_課題の内容:_
下の抜粋を2文で要約してください。

_抜粋:_
+ + + + +
『9歳の壁』の正体は『抽象的思考』の訓練不足だった!

皆さんは、「9歳の壁」という言葉を耳にしたことはありますか。

それまで、普通に勉強が出来ていた子が、小学3~4年生で急に勉強ができなくなる現象です。

一般的には、分数や小数の計算が出てきて、算数が難しくなるからだと言われており、また、その時点で親が教えられる算数のレベルを超えてしまうことが増えてくるとも言われています。

確かに、事象としてはそう見えます。

しかし、本当のところは、もっと深刻です。

小学校1~2年生の算数は具体的なもので計算する問題ですが、小学校3年生~4年生になると分数や小数の『抽象的な概念』を具体的なものに置き換えて考えるプロセスが要求されます。

実は、親や教師が一番困るのが、この、『抽象的思考』の『具体化』なのです。
+ + + + +
_記録データ:_
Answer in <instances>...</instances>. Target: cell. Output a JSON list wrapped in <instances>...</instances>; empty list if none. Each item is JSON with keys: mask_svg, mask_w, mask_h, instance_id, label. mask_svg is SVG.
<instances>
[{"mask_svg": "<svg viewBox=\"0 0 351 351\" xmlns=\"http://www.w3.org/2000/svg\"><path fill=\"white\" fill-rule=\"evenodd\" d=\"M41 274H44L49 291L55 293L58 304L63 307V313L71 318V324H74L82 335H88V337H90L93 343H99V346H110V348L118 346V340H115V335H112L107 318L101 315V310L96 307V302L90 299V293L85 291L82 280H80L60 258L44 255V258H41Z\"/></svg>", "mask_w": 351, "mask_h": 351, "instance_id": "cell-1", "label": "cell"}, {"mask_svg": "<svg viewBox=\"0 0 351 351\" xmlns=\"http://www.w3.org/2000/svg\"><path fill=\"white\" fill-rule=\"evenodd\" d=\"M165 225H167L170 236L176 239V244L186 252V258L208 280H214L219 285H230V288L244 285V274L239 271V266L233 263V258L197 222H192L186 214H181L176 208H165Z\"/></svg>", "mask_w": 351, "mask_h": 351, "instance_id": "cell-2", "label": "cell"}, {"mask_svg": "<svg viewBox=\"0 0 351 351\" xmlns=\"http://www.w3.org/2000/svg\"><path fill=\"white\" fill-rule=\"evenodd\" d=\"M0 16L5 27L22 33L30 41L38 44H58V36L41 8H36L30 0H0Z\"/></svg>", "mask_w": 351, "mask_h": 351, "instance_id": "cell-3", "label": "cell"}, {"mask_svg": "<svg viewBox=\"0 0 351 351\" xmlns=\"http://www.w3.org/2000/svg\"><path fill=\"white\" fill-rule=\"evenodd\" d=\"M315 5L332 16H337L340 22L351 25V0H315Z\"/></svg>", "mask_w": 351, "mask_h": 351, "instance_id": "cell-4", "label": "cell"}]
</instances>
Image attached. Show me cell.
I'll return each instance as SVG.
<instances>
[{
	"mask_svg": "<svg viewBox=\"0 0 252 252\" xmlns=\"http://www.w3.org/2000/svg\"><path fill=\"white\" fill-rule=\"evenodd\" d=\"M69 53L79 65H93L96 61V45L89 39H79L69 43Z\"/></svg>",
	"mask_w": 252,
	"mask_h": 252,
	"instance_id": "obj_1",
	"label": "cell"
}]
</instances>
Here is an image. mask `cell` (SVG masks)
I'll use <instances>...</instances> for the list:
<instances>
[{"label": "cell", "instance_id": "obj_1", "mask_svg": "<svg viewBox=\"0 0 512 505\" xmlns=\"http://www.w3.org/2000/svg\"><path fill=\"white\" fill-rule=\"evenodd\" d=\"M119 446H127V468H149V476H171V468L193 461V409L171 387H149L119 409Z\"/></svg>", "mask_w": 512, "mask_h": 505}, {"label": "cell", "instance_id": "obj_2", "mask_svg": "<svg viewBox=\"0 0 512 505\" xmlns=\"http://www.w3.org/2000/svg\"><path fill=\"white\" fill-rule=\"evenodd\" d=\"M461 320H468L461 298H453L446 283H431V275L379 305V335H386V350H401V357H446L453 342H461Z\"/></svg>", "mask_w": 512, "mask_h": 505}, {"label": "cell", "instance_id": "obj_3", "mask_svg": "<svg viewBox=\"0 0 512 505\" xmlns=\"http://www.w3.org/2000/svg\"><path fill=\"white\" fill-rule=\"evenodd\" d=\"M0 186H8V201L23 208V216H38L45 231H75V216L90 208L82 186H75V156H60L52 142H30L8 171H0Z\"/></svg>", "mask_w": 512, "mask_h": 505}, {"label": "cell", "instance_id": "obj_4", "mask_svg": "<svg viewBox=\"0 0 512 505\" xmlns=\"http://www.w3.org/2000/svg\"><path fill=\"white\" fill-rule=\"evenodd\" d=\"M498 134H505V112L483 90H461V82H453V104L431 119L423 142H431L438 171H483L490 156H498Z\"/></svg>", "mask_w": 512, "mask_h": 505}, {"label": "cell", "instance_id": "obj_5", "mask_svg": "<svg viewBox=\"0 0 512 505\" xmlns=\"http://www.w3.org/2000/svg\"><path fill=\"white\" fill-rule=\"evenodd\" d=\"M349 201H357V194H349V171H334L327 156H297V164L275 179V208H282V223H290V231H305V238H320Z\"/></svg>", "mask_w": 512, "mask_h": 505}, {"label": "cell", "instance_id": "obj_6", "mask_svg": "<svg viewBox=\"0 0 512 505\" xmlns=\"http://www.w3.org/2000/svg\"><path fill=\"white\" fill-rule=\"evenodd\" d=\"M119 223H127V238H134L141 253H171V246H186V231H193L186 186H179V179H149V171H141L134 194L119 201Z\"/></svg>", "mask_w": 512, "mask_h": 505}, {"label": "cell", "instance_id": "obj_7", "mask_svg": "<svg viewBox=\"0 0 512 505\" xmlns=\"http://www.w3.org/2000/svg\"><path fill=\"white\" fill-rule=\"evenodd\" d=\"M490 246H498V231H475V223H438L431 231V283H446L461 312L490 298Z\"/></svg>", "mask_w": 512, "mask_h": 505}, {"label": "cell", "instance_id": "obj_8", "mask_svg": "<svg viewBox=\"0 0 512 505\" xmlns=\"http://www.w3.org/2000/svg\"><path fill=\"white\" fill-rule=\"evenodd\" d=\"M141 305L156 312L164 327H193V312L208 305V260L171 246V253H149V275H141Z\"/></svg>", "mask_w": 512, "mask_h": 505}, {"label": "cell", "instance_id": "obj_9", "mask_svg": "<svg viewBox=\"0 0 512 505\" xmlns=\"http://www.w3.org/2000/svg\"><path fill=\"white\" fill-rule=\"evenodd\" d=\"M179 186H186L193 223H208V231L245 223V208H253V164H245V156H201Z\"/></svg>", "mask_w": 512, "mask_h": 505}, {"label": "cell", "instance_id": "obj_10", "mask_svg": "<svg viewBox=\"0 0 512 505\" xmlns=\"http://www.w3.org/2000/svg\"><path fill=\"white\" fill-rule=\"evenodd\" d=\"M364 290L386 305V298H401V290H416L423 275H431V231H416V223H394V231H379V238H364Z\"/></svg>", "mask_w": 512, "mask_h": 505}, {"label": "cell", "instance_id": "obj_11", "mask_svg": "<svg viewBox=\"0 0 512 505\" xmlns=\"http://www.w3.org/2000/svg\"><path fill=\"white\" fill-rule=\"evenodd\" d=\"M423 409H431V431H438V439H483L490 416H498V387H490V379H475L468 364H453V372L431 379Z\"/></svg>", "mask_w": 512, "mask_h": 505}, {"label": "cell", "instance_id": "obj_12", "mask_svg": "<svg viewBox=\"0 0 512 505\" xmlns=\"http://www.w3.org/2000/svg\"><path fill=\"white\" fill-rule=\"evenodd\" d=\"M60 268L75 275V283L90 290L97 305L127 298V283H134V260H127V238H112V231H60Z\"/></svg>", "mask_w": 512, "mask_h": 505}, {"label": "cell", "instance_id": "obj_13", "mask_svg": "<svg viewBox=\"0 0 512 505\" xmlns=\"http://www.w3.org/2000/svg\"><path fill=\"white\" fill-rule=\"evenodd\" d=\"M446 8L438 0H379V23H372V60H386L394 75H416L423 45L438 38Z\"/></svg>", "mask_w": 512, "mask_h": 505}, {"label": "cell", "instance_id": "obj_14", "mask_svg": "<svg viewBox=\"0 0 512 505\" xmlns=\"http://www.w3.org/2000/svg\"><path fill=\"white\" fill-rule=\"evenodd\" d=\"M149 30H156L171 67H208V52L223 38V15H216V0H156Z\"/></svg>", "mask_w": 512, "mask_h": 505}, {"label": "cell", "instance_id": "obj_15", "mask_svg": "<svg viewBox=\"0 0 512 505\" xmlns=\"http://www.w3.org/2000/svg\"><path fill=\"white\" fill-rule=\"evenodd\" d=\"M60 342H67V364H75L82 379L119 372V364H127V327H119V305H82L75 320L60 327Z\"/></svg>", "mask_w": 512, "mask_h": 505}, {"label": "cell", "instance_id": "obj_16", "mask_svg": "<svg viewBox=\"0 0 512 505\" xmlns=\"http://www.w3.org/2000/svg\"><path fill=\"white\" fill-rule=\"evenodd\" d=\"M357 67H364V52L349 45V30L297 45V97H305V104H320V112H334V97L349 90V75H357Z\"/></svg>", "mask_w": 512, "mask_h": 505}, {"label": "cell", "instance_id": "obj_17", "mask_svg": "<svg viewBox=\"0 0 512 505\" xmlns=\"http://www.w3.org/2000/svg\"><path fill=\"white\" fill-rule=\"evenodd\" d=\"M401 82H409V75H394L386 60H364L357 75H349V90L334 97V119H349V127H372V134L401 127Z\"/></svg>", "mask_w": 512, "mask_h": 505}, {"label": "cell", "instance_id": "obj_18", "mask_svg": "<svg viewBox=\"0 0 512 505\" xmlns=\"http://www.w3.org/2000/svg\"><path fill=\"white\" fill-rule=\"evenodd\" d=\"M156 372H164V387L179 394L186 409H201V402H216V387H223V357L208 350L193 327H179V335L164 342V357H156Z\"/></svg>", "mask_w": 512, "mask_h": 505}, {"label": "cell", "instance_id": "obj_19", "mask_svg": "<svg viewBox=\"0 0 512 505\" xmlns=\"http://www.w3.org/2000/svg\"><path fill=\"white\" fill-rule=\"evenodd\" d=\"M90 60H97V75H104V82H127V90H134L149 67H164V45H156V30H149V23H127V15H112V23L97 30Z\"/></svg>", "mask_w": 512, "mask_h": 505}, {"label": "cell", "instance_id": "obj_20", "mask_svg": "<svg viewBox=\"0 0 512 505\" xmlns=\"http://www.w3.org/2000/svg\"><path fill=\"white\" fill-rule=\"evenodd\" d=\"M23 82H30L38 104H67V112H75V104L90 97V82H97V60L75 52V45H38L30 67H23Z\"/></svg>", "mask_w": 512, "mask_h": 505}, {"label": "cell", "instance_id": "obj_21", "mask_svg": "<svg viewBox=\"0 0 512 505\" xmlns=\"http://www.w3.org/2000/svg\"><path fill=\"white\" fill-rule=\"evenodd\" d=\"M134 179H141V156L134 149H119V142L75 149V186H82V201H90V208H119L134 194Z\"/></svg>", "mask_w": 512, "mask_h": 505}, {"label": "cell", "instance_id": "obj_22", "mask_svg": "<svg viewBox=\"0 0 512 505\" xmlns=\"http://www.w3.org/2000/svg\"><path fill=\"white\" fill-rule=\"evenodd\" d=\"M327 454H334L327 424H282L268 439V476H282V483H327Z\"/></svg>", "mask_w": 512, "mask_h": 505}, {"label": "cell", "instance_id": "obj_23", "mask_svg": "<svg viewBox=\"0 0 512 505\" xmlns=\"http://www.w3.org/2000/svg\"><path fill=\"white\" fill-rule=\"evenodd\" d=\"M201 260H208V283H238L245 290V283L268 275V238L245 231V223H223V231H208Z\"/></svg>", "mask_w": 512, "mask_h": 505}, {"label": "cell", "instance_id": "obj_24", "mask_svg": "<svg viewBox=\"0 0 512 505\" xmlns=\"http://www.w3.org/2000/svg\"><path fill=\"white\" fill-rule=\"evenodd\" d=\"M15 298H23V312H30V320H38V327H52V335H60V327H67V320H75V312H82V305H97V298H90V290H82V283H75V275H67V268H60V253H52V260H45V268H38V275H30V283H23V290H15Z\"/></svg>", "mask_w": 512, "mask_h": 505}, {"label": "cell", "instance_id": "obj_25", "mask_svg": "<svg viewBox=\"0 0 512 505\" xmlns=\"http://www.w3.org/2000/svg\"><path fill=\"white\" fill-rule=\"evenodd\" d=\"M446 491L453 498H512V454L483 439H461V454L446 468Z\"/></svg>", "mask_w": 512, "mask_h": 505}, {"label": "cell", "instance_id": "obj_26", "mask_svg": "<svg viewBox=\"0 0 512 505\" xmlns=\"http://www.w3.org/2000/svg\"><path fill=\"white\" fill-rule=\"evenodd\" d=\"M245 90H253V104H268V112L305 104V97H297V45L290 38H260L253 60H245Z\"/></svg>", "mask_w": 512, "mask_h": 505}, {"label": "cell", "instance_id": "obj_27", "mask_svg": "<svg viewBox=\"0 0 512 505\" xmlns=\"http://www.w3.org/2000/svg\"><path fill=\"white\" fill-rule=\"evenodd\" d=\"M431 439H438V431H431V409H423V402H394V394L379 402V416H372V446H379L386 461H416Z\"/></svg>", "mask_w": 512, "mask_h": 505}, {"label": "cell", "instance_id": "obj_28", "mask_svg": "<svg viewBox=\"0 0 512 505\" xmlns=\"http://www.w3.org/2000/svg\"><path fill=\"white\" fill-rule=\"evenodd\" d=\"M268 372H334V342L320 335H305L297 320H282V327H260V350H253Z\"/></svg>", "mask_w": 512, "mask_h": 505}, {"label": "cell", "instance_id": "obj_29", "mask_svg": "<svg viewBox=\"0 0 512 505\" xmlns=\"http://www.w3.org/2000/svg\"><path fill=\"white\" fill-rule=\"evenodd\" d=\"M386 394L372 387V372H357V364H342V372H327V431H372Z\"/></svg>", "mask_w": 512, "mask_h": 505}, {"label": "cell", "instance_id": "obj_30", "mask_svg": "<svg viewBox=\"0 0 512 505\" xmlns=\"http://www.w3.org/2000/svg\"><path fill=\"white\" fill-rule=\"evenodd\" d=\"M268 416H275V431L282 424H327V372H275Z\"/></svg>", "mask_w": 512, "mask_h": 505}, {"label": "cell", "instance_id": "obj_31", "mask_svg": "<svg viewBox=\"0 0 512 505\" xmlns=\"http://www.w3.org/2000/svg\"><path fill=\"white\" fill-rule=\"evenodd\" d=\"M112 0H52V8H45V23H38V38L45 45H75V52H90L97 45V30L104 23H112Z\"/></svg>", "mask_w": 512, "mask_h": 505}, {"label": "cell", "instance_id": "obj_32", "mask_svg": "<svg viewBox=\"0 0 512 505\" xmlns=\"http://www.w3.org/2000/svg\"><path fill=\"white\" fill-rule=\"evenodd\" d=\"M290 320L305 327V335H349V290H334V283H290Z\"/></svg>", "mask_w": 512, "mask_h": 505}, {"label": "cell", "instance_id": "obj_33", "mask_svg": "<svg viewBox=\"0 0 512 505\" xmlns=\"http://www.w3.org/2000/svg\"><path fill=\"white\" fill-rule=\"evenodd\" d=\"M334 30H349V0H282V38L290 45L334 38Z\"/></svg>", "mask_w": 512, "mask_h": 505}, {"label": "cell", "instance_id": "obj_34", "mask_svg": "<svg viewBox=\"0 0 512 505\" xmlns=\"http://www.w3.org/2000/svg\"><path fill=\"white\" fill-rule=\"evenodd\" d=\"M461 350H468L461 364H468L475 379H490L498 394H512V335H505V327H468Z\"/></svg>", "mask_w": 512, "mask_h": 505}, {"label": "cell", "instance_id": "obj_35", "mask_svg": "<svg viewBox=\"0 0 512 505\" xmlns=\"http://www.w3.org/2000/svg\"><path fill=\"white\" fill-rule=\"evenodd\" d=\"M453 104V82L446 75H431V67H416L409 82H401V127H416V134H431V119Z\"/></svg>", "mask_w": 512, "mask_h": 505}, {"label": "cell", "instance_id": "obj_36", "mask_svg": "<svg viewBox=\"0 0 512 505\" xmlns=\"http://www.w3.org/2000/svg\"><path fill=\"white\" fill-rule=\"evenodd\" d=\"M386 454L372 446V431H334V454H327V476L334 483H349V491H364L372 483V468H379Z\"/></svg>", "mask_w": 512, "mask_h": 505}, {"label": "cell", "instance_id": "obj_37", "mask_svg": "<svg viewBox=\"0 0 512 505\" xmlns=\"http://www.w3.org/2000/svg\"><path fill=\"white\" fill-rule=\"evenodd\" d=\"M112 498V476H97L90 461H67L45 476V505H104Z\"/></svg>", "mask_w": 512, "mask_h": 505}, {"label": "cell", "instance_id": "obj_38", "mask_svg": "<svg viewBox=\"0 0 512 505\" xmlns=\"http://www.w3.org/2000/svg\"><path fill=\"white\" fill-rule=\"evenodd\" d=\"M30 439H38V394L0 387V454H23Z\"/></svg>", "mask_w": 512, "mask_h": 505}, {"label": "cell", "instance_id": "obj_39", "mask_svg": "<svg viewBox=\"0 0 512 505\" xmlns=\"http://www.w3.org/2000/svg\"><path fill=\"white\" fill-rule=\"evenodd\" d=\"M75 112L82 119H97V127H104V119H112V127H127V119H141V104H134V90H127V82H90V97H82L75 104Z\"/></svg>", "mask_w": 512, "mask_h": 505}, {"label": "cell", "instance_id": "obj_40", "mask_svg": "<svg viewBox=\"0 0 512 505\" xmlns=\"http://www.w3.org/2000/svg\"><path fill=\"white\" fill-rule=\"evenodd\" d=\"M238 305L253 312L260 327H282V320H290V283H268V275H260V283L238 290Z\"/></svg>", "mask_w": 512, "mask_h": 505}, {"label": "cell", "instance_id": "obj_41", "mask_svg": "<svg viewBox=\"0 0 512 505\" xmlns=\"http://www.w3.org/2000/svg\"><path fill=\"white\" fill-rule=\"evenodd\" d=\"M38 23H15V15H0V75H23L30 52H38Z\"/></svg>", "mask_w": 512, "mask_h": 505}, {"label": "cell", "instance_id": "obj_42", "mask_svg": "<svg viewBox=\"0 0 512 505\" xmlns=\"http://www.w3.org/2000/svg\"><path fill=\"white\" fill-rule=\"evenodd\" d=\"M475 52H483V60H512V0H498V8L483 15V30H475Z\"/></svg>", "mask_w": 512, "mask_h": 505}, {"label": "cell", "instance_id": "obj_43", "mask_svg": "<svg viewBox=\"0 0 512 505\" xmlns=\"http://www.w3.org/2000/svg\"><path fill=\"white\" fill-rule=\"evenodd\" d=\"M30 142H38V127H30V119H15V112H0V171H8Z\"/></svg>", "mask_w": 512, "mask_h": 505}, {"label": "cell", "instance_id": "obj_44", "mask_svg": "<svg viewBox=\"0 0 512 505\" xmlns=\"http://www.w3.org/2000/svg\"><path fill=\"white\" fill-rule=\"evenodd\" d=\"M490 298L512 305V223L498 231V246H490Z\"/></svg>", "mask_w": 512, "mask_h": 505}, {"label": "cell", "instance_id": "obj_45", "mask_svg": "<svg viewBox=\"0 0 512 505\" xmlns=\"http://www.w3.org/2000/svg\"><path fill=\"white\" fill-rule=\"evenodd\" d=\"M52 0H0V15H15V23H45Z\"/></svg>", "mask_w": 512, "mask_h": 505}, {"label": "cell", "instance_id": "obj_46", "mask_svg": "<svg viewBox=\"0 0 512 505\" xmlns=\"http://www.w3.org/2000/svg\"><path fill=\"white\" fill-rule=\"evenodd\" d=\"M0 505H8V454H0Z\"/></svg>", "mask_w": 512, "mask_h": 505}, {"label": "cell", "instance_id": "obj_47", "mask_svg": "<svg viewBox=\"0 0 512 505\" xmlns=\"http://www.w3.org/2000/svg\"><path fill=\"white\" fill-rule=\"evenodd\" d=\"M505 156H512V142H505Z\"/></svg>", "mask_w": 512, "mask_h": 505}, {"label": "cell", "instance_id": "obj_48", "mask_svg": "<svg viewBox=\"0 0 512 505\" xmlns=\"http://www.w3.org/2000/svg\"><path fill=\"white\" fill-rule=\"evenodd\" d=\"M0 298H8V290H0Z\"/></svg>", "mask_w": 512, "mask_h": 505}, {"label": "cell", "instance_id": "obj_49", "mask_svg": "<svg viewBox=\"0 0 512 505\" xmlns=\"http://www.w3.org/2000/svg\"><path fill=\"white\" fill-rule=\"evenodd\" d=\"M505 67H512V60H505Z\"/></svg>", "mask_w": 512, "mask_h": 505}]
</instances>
+ + + + +
_解答:_
「9歳の壁」とは、それまで普通に勉強できていた子が小学3~4年生で急に勉強ができなくなる現象です。一般には分数や小数が出てきて算数が難しくなり、親が教えられるレベルを超えるためだと言われていますが、本当のところはもっと深刻で、3~4年生では分数や小数の抽象的な概念を具体的なものに置き換えて考えるプロセスが要求され、この『抽象的思考』の『具体化』に親や教師が一番困るのです。